## CONSIGNE:
Pourriez-vous prolonger le texte sur les logiques opérationnelles des types de terroristes à partir de sa dernière ligne ?

## PASSAGE:
....

Fonctions connexes des activités de financement

 
     
  Partie 2: La diversité des logiques opérationnelles des types de terroristes  
     
 

Quelques exemples tirés de la banque de données d'ERTA, qui recense plus de 500 cas impliquant des ressortissants canadiens, permettent d'illustrer les diverses stratégies terroristes pour chaque type établi.

2.1 Terroristes religieux

Le cas de Ahmed Saeed Khadr (ou Sa'id; alias Khidr Abu Abdur Rehman ou Abd-al-Rahman)

....

Questions spatiales à partir d'images
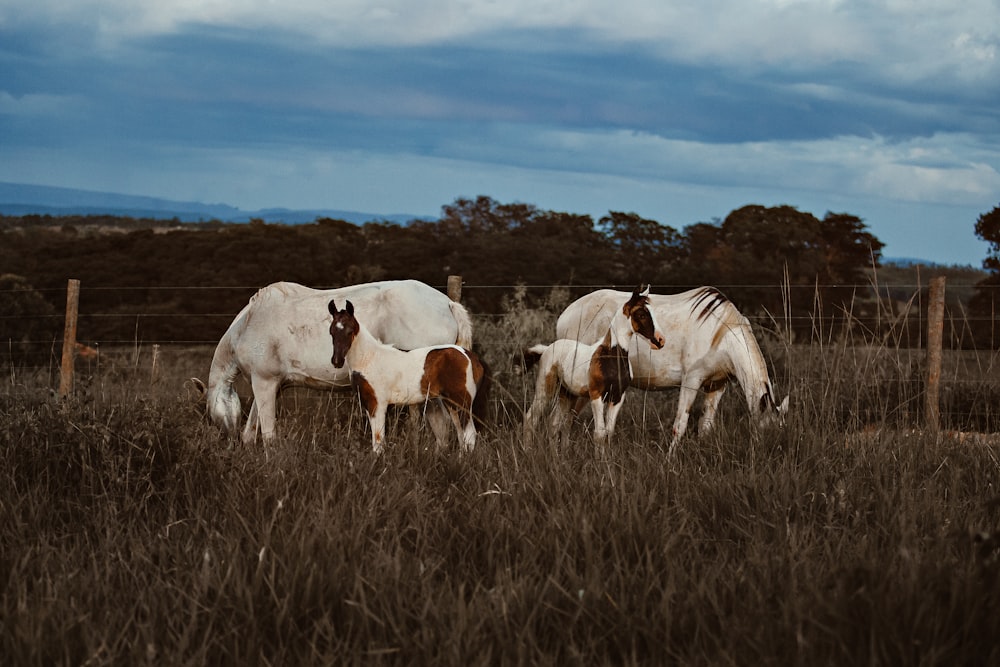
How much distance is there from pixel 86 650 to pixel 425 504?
1.54m

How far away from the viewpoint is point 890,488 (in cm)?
479

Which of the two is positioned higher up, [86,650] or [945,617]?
[945,617]

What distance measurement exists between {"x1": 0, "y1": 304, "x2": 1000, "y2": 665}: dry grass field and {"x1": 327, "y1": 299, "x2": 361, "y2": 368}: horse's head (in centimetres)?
91

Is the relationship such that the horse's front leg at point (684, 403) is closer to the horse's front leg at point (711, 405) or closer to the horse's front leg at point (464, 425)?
the horse's front leg at point (711, 405)

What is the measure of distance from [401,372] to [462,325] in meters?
1.38

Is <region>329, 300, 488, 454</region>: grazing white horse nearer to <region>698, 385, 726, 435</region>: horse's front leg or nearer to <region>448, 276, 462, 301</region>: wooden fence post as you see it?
<region>698, 385, 726, 435</region>: horse's front leg

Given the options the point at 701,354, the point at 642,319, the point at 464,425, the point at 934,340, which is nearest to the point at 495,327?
the point at 934,340

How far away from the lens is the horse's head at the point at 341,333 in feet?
21.0

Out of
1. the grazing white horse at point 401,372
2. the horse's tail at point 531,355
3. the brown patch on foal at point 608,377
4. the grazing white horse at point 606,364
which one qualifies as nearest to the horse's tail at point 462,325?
the horse's tail at point 531,355

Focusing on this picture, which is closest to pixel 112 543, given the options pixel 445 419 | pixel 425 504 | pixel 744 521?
pixel 425 504

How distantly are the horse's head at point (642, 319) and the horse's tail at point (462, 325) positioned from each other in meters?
1.50

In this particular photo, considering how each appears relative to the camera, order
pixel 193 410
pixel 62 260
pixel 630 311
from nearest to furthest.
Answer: pixel 193 410, pixel 630 311, pixel 62 260

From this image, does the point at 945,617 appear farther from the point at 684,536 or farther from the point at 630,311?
the point at 630,311

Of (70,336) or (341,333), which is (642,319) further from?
(70,336)
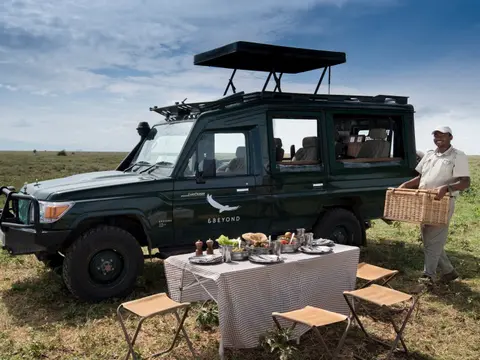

....

## RÉPONSE RÉDIGÉE:
Ahmed Saeed Khadr est arrêté le 27 novembre 1995 à Islamabad au Pakistan, en lien avec l'explosion d'une bombe ayant détruit l'ambassade d'Égypte. Toutefois, ce cas présente un intérêt évident dans le cadre de la discussion actuelle, puisque l'accusé se défendit toujours d'être un terroriste en faisant valoir son appartenance à une oeuvre de charité canadienne musulmane à Peshawar. Cette stratégie de défense semble avoir donné des résultats: M. Chrétien, alors premier ministre du Canada, a cru bon de s'adresser aux autorités pakistanaises pour le faire libérer et exiger qu'il soit jugé dans le respect des procédures canadiennes. Un des fils de Khadr invoque lui aussi des activités en lien avec des oeuvres de bienfaisance pour justifier ses allées et venues en Afghanistan et les transferts de fonds qui y sont associés. En 2001 les autorités américaines gelèrent les avoirs de HCI, estimant que l'organisation était une société écran pour al-Qaïda.

Ainsi, lorsqu'un individu ou un membre d'une organisation terroriste est arrêté au Canada ou à l'étranger sur la base de soupçons d'avoir été impliqué dans des activités de financement d'actes terroristes, il peut être en mesure d'invoquer son travail pour une organisation de bienfaisance, et tenter de se disculper des accusations portées contre lui en justifiant ainsi les sommes auxquelles il a accès.

Le cas de Mohammed Jabarah (Sammy)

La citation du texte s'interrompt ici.